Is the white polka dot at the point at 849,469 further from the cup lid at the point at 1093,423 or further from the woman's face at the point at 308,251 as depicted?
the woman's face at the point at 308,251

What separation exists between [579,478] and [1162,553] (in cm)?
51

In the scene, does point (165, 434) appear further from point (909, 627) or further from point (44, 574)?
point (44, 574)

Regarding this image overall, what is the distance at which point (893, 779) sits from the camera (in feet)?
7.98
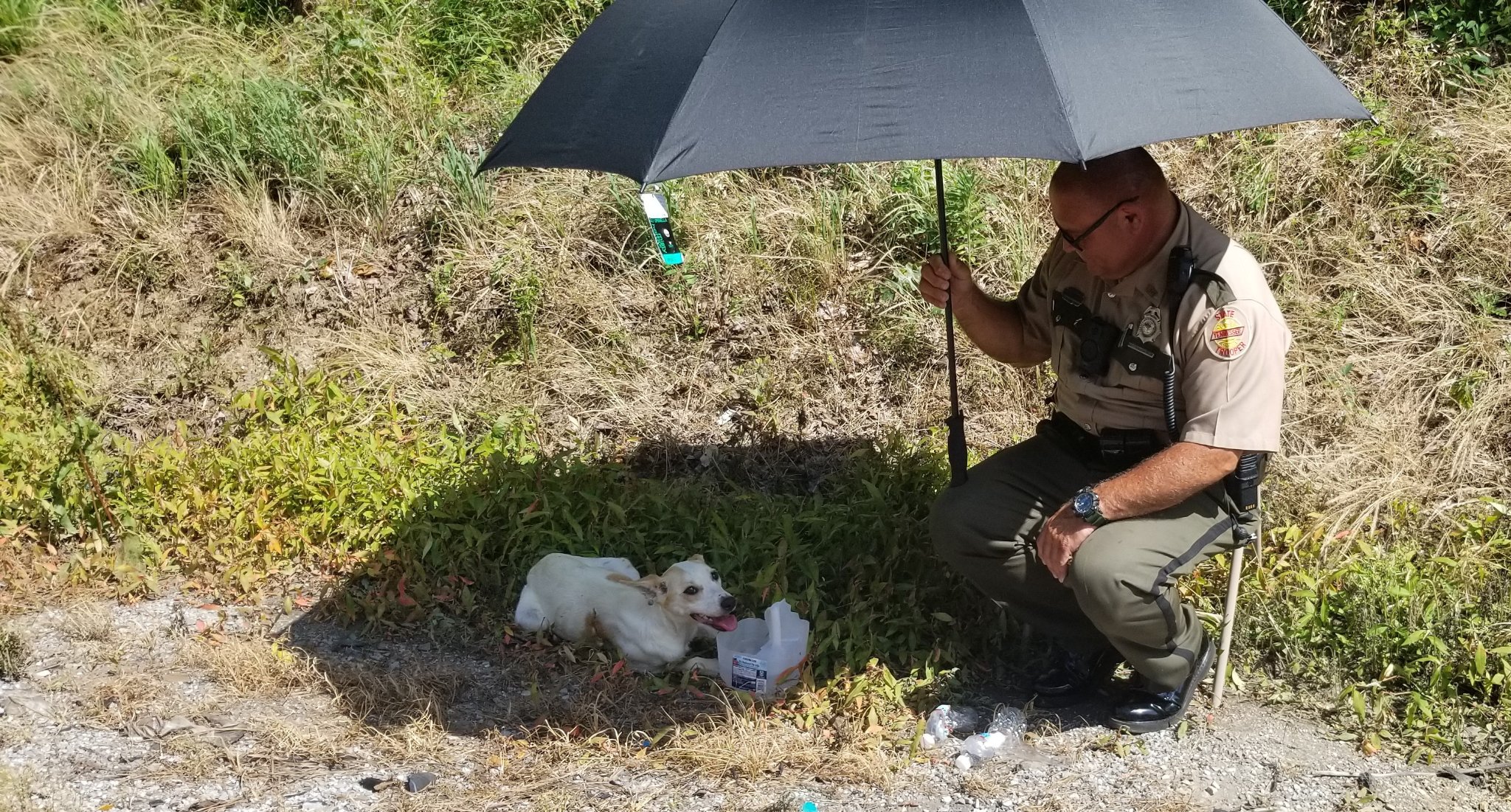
━━━━━━━━━━━━━━━━━━━━
## DIRECTIVE
Repeat every line of the records above word for word, leaving the pictures out.

## OUTPUT OF THE EXERCISE
Is the white polka dot at the point at 849,469 further from the cup lid at the point at 1093,423 or further from the woman's face at the point at 308,251 as depicted?
the woman's face at the point at 308,251

What separation exists between [579,478] and [1162,553] (in cm)?
51

In the scene, does point (165, 434) appear further from point (909, 627) or further from point (44, 574)?
point (44, 574)

Regarding this image overall, what is the distance at which point (893, 779) sits from the camera (in feet)?
7.98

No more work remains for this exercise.